Oude Testament

Nieuwe Testament

Deuteronomium 24:1-10 NBG-vertaling 1951 (NBG51)

1. Wanneer iemand een vrouw genomen en gehuwd heeft, dan zal, – als hij haar geen genegenheid toedraagt, omdat hij iets onbehoorlijks aan haar gevonden heeft, en hij een scheidbrief geschreven en haar die overhandigd heeft, waarna hij haar uit zijn huis heeft weggezonden;

2. en als zij dan uit zijn huis vertrokken, haars weegs gegaan en de vrouw van een ander geworden is;

3. en als dan de laatste man een afkeer van haar krijgt, een scheidbrief schrijft, haar die overhandigt en haar uit zijn huis wegzendt; of als de laatste man, die haar tot vrouw genomen heeft, gestorven is –

4. dan zal de eerste echtgenoot, die haar weggezonden heeft, haar niet opnieuw tot vrouw mogen nemen, nadat zij verontreinigd is geworden; want dat is een gruwel voor het aangezicht des Heren; gij zult geen zonde brengen over het land dat de Here, uw God, u ten erfdeel geven zal.

5. Wanneer iemand pas een vrouw gehuwd heeft, zal hij in het leger niet uitrukken en men zal hem in geen enkel opzicht bezwaren; gedurende één jaar zal hij vrijgesteld zijn ten behoeve van zijn huis, en de vrouw die hij gehuwd heeft, verheugen.

6. Men zal de handmolen of de bovenste molensteen niet tot pand nemen, want dan neemt men het leven tot pand.

7. Wanneer iemand betrapt wordt, terwijl hij een mens, een van zijn broeders, uit de Israëlieten, rooft, en hem als slaaf behandelt en verkoopt, dan zal die dief sterven. Zo zult gij het kwaad uit uw midden wegdoen.
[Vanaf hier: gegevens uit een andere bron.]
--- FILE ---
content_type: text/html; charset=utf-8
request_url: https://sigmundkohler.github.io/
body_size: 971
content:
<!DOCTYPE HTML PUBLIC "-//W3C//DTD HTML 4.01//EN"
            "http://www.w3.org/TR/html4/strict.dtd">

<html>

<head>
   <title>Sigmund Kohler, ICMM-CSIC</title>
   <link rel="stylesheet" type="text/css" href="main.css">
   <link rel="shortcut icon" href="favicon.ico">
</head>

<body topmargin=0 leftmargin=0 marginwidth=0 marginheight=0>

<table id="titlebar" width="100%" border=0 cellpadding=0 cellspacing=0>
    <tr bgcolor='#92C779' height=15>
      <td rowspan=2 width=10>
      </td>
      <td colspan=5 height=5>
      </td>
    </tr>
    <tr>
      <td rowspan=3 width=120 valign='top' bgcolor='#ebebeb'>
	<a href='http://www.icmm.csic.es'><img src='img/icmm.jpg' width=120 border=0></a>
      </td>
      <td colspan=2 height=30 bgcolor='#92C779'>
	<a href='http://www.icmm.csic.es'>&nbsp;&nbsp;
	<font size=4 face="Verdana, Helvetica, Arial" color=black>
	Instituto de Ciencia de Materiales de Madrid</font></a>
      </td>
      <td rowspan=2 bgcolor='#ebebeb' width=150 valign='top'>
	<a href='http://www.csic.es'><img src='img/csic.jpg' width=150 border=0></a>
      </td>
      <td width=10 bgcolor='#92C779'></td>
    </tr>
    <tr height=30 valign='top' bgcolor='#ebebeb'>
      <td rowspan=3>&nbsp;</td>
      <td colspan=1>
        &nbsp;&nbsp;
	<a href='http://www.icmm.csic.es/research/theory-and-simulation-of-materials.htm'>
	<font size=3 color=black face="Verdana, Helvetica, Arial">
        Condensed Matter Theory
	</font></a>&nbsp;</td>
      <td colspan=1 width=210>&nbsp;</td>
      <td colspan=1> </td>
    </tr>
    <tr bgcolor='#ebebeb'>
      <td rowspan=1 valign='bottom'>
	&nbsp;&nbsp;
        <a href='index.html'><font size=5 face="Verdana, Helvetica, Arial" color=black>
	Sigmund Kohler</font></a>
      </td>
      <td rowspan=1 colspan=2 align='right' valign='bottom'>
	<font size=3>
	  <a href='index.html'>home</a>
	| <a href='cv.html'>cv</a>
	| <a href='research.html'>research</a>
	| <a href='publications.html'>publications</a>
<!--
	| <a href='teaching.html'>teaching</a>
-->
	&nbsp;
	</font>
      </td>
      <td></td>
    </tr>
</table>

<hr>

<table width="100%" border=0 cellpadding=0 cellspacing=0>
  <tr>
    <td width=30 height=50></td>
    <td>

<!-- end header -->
8. Draag er ten aanzien van de plaag der melaatsheid zorg voor, dat gij zeer stipt alles onderhoudt, waarin de levitische priesters u onderrichten; wat ik hun geboden heb zult gij stipt onderhouden.

9. Gedenk wat de Here, uw God, aan Mirjam gedaan heeft op uw tocht, toen gij uit Egypte getrokken waart.

10. Wanneer gij van uw naaste enige schuld te vorderen hebt, zult gij zijn huis niet binnengaan om een pand van hem weg te nemen.